Tarsnap critical security bug

Tarsnap versions 1.0.22 through 1.0.27 have a critical security bug. It may be possible for me, Amazon, or US government agencies with access to Amazon's datacenters to decrypt data stored with those versions of Tarsnap. This is an absolutely unacceptable compromise of Tarsnap's security principles, and I sincerely apologize to everyone affected.
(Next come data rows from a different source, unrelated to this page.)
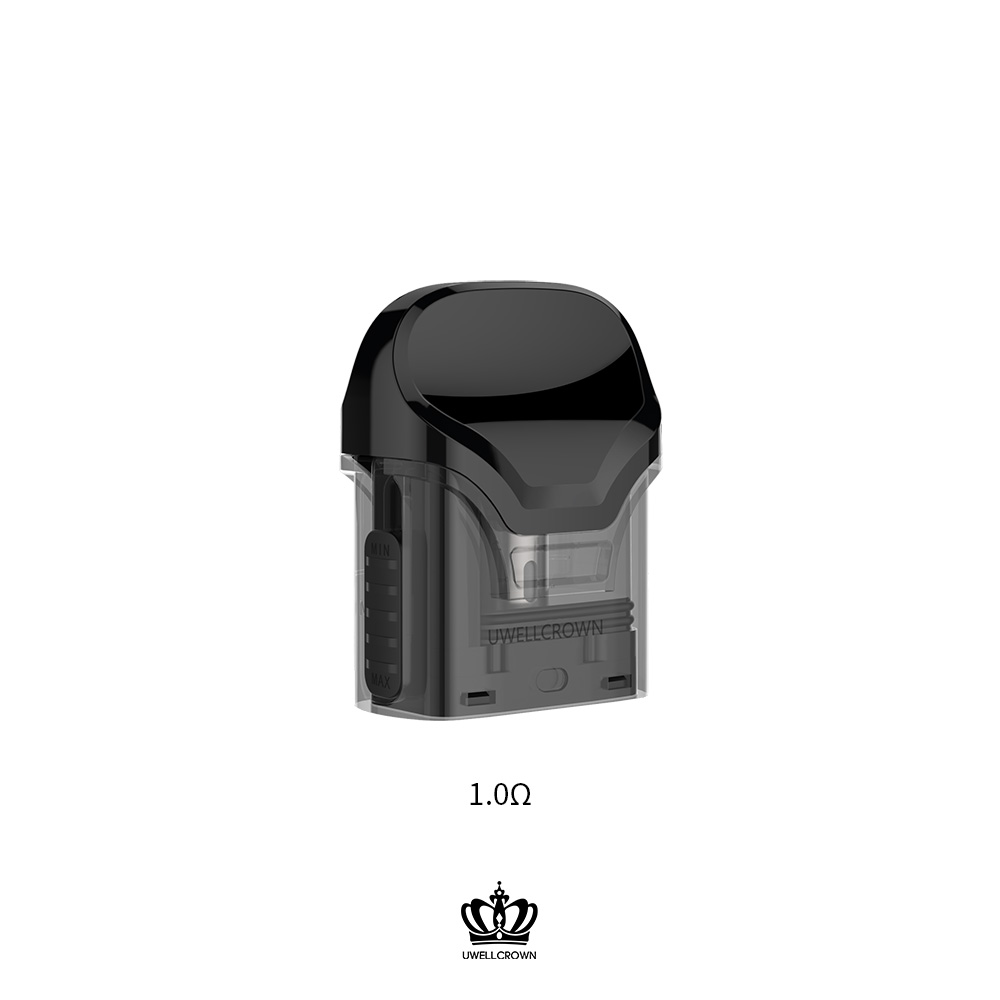 Image 3 - 5 Packs UWELL Crown Refillable Pod  3ml capacity suitable for  Crown Pod System Vape PodEletronic Cigarette Atomizer Cores   -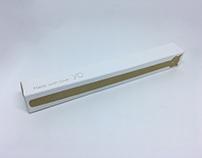 6 — multipurpose stick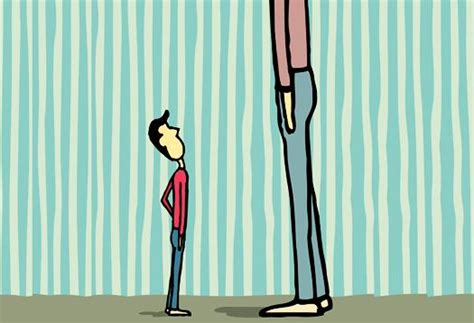 picture height hgh for height in adults after 18 years old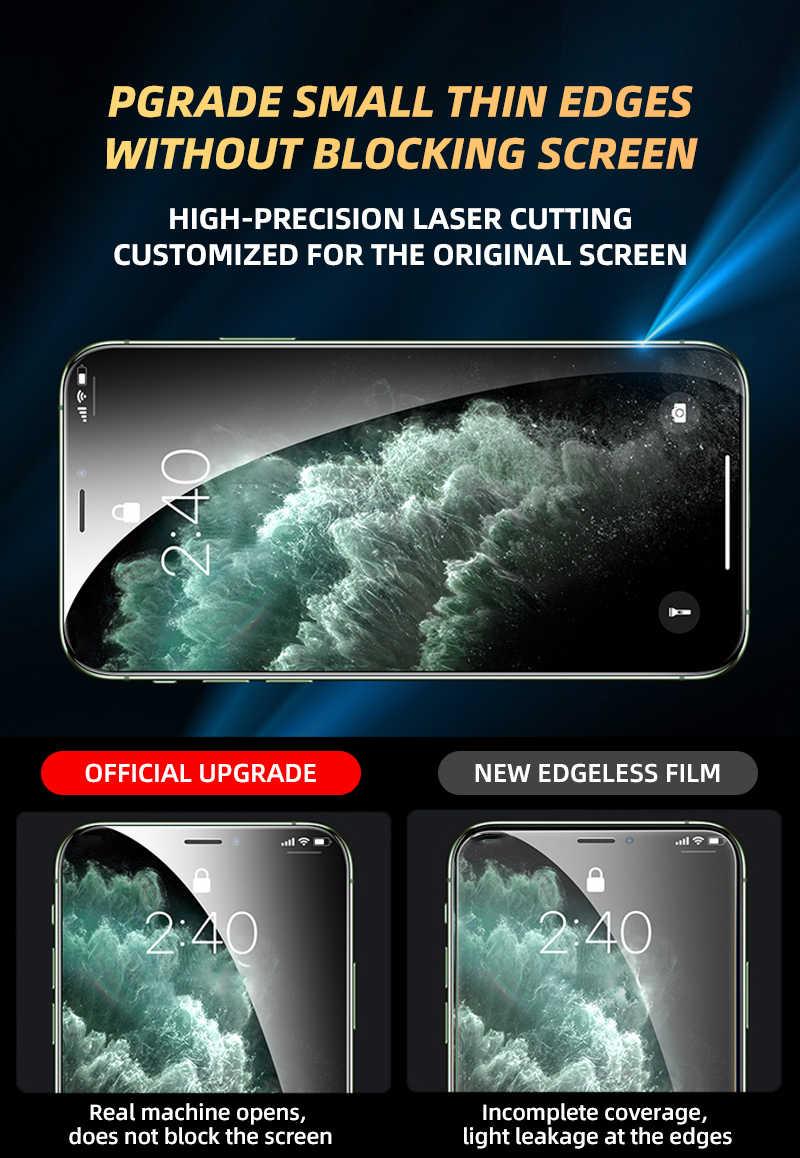 2 Chiếc 550D Full Kính Cường Lực Cho iPhone 11 Pro SE 2020 Kính X XS Max XR Tấm Kính Bảo Vệ Màn Hình trên iPhone 6 6 S 7 8 Plus Bộ Phim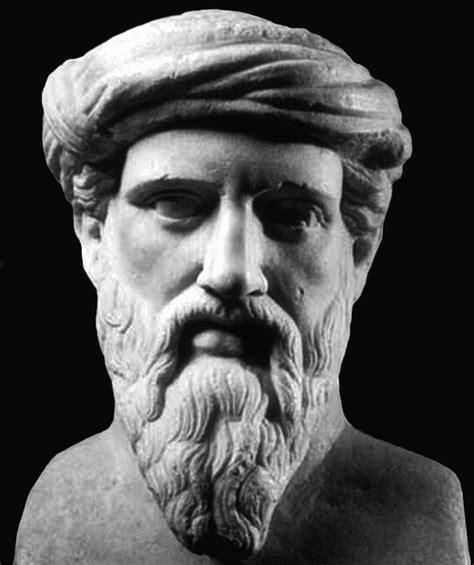 biografia de pitagoras pythagoras we love greece pinterest
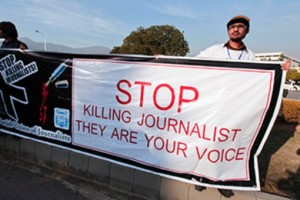 At least 700 journalists have been killed worldwide in the past decade, the vast majority of which go unresolved. Credit: Reuters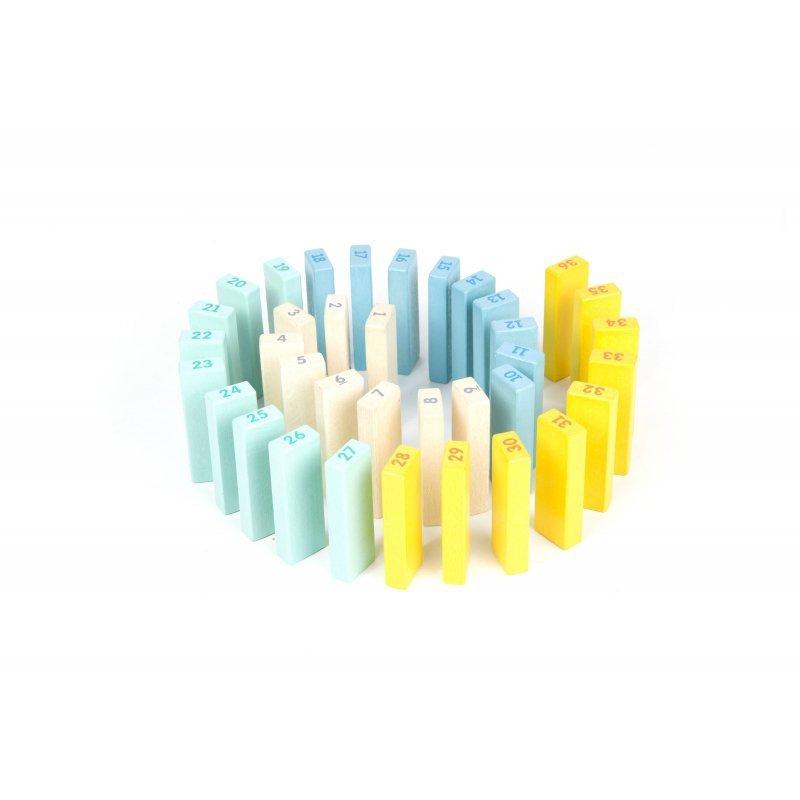 CLASSIC WORLD Drewniana Kolorowa Gra Wieża Deluxe Jenga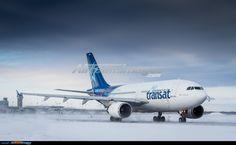 Airbus A310-304 Air Transat, Air Lines, Commercial Aircraft, Civil Aviation, Spacecraft, Canada, Medium, Classic, Net Shopping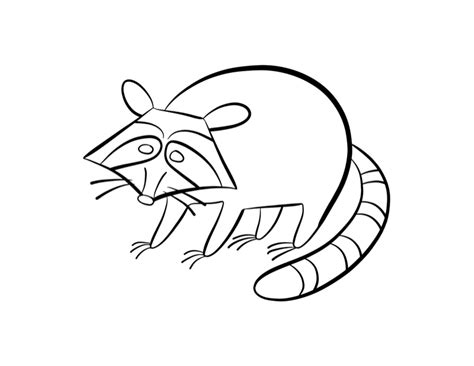 free coloring pages of chester raccoon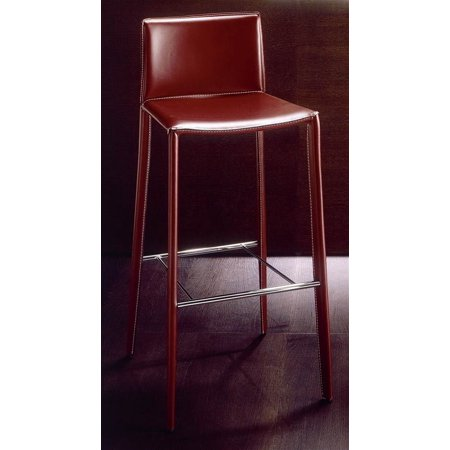 Admirable Linda Bar Stool Upholstered In Leather Dark Brown W Off White Stitching Alphanode Cool Chair Designs And Ideas Alphanodeonline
There's a lot to say about this, and it's entirely possible that I'll miss covering some important points in this post; if I've missed something, please email me or post a comment below and I'll do my best to add the necessary information.

The bug

Tarsnap archives data by first converting it into a series of "chunks" of average size 64 kB; next compressing and encrypting each chunk; and finally uploading those chunks. The encryption is performed using a per-session AES-256 key in CTR mode.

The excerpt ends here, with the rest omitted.